В русской философии совершается переход от отвлеченного идеализма к идеализму конкретному. Рационализм переходит в мистицизм. Творческий почин в этом принадлежит Киреевскому и Хомякову, которые дали глубокую критику Гегеля. Потом Вл.Соловьев пытался построить систему конкретного идеализма, а кн. С.Трубецкой продолжал его дело. Конкретный идеализм имеет свое питание в мистическом опыте и воссоединяет знание с верой, философию с религией. Для конкретного идеализма критицизм есть такое же рационалистическое направление, как и эмпиризм, как и старый рационализм. Полнота живого опыта дана лишь в мистическом восприятии; без религиозного питания, без непосредственной интуиции философия чахнет и превращается в паразита. Философия должна питаться и опытом научным, и опытом мистическим. Вера, на которую люди боятся рискнуть, так как дорожат своей рассудочностью, ничего не отнимает, но все возвращает преображенным в свете божественного разума. И наука, и философия должны подчиниться свету религиозной веры не для упразднения своих истин, а для просветления этих истин в полноте знания и жизни. Позитивизм не есть наука, рационализм не есть философия, и судьбы их не совпадают. И наука, и философия подводят к великой тайне; но та лишь философия хороша, которая проходит путь до последней тайны, раскрывающейся в религиозной жизни, в мистическом опыте.
[1] Укажу для примера на Пуанкаре, философски сознательного ученого, который отстаивает теорию знания, близкую к прагматизму.
[2] Скоро, скоро настанут времена, когда наука восстановит в своих правах многие истины алхимии, астрологии, магии, когда реабилитированы будут знания средневековья и Возрождения.

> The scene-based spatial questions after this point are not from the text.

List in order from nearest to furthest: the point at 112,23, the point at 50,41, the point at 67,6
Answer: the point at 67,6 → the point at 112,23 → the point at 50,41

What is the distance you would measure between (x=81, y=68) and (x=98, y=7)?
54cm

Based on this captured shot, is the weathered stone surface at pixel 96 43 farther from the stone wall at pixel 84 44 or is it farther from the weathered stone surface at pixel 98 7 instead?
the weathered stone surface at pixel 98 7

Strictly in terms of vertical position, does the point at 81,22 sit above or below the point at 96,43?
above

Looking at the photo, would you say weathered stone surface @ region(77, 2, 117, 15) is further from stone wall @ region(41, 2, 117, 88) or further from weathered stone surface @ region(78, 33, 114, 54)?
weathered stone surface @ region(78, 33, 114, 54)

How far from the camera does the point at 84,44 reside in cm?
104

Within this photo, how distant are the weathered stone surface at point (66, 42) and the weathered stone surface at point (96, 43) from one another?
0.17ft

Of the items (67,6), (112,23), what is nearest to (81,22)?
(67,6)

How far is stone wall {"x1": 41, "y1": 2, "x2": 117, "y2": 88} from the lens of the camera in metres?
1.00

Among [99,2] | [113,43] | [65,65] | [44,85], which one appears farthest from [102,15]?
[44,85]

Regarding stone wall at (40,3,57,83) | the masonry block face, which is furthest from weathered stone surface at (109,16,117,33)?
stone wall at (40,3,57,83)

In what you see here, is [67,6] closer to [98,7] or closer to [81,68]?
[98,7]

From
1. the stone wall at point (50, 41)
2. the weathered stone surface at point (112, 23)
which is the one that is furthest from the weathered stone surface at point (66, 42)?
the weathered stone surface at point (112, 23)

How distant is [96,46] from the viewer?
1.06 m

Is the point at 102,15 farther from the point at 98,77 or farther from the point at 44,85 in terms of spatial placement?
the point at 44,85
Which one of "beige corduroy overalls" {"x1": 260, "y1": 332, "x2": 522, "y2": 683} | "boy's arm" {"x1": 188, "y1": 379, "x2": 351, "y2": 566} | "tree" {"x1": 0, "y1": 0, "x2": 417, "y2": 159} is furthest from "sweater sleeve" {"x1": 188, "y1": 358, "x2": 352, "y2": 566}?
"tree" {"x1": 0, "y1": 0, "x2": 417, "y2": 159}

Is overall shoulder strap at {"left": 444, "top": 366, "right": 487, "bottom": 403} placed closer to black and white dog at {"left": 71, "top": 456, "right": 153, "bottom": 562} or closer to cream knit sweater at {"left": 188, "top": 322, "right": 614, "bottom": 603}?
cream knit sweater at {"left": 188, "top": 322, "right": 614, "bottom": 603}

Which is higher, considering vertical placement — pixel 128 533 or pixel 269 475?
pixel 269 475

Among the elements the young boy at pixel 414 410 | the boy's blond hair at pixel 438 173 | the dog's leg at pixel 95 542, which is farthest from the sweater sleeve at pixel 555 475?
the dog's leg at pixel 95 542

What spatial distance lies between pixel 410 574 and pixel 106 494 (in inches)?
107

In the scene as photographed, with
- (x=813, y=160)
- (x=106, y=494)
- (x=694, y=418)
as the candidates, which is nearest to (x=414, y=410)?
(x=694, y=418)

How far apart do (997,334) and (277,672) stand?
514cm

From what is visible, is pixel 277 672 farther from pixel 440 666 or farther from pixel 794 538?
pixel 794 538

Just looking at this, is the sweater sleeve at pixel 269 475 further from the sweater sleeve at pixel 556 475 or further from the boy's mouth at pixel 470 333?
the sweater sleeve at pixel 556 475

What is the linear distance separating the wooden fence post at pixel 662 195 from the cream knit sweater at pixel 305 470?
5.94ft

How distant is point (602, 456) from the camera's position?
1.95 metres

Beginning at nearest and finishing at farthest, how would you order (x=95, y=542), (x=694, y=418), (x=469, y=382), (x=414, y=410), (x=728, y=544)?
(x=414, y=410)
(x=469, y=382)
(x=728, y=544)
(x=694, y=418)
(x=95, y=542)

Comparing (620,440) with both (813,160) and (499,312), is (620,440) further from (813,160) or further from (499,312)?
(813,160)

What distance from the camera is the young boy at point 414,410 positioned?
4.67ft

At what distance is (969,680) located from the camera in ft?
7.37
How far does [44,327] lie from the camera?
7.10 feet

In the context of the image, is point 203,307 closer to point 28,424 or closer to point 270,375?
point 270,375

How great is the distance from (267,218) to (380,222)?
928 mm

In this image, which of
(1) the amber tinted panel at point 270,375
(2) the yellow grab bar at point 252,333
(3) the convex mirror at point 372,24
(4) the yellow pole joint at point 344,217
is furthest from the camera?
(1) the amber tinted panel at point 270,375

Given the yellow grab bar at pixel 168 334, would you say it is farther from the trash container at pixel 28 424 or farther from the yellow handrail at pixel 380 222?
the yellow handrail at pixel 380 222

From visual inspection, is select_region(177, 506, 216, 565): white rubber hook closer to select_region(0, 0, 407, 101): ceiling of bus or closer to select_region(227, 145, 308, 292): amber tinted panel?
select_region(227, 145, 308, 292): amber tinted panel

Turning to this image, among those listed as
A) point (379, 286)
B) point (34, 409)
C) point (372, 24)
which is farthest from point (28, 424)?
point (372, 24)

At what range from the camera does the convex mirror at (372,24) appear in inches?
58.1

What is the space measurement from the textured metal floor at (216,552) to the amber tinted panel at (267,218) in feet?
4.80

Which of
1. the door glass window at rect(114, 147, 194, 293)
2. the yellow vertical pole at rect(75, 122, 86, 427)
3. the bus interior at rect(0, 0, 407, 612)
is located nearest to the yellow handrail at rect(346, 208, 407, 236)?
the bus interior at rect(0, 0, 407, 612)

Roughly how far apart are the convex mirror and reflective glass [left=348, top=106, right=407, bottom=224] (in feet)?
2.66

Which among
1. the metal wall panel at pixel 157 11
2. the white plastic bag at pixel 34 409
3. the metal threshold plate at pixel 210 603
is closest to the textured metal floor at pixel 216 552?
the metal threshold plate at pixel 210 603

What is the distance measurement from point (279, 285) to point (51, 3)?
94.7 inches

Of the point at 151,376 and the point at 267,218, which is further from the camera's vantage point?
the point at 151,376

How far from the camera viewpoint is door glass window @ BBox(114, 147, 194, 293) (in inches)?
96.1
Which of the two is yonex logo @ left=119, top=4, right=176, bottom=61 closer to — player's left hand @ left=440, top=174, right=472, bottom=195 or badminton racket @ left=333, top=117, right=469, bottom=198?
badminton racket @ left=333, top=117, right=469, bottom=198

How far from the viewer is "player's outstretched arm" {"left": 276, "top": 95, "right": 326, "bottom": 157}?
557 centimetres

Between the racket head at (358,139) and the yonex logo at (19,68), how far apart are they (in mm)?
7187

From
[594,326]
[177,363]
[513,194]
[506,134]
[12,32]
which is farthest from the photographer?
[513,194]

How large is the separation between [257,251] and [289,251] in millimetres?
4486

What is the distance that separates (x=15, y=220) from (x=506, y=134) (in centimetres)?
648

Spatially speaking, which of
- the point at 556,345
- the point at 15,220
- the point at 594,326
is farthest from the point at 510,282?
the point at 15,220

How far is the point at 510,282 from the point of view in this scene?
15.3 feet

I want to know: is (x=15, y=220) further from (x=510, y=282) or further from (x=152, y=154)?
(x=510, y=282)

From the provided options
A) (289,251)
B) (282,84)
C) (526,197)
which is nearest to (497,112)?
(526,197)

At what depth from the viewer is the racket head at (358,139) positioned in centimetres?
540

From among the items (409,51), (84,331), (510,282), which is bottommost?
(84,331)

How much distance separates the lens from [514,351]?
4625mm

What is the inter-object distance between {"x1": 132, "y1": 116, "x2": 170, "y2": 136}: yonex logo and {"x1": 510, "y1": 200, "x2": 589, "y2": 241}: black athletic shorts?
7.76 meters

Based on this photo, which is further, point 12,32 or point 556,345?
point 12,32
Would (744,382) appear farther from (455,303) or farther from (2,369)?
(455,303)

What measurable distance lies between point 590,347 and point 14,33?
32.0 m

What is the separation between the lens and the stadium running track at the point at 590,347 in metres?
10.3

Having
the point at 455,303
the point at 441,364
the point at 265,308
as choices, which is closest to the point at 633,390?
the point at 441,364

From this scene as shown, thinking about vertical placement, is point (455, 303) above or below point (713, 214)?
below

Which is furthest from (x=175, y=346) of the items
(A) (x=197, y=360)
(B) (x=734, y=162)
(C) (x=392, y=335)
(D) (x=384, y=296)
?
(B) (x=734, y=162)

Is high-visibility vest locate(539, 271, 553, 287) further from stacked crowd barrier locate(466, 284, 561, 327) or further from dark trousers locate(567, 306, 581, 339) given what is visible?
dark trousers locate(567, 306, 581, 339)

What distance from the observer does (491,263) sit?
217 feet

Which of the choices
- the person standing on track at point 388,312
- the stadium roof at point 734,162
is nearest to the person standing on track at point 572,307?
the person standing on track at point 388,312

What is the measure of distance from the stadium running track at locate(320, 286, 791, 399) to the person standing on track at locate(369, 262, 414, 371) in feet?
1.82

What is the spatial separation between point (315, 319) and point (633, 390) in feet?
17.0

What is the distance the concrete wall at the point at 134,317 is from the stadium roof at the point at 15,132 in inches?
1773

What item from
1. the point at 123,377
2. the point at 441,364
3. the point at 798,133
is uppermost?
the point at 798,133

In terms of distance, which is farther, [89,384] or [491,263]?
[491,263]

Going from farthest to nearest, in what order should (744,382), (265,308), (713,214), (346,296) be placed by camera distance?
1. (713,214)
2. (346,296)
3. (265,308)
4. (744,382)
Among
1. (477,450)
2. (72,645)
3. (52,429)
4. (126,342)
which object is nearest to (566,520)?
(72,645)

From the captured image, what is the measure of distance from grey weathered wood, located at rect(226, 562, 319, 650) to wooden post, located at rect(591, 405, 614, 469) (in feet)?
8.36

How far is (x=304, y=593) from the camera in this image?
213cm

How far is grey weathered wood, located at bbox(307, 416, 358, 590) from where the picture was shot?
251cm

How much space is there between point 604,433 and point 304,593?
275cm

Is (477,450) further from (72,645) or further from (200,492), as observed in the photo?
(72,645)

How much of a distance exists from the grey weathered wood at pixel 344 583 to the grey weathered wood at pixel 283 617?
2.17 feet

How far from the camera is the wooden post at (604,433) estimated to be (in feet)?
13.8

[3] Тезис В.Ф.Эрна, детально развитый им в книге «Борьба за Логос» (С.111).
[4] Школа Виндельбандта и Риккерта (Так называемая «баденская школа» (иначе – «фрейбургская школа») неокантианства, уделявшая большее внимание «наукам о культуре» по сравнению с «марбургской школой», больше обращенной к проблемам «чистой» гносеологии, методологии науки. – Ред.) ошибочно усматривает в познании свободное избрание и тем этизирует гносеологию.
[5] У Липпса мы встречаем уже иной тип эмпиризма, не рационалистический и не позитивистический; он как бы признает опыт самой «жизни», а не только опыт «знания». Даже у эмпириокритициста Корнелиуса есть попытка вырваться из удушливой атмосферы рационалистического эмпиризма.
[6] Сведение к нелепости (лат).
[7] На критике критицизма я подробно остановлюсь в главе «Гносеологическая проблема».
[8] Верую – ибо нелепо (лат.).
[9] Кн. С.Трубецкой в своих исторических и теоретических работах блестяще проследил судьбу идеи Логоса в философии, но, к сожалению, не довел своего дела до конца (С.Н.Трубецкой. Учение о Логосе в его истории. Спб., 1900. – Ред.).
[10] Бердяев следует за той интерпретацией евангельского рассказа об искушениях Христа, которая представлена Достоевским в романе «Братья Карамазовы» («поэма» Ивана Карамазова «Великий Инквизитор»). Христос отвергает «чудесный» способ утверждения веры, но встречает такое возражение Инквизитора: «человек ищет не столько бога, сколько чудес» (см.: Ф.М.Достоевский. Полн. собр. соч. в 30-ти томах. Т.14. Л., 1976. С.233).
[11] В европейской философии родственный Лопатину взгляд на причинность и свободу развивает Бергсон.
[12] Учение Л.М.Лопатина о причинности особенно подробно развито во 2-м томе его «Положительных задач философии» (М., 1891). Сущность этого учения концентрированно выражена А.И.Огневым: «Лопатин полагает, что нормальным и основным типом причинности в сущем является свобода, и всякая необходимость имеет в свободе свое основание. В этом взгляде Л.М. сходен с знаменитым французским философом А.Бергсоном» (см.: А.И.Огнев. Лев Михайлович Лопатин. Пг., 1922. С.59).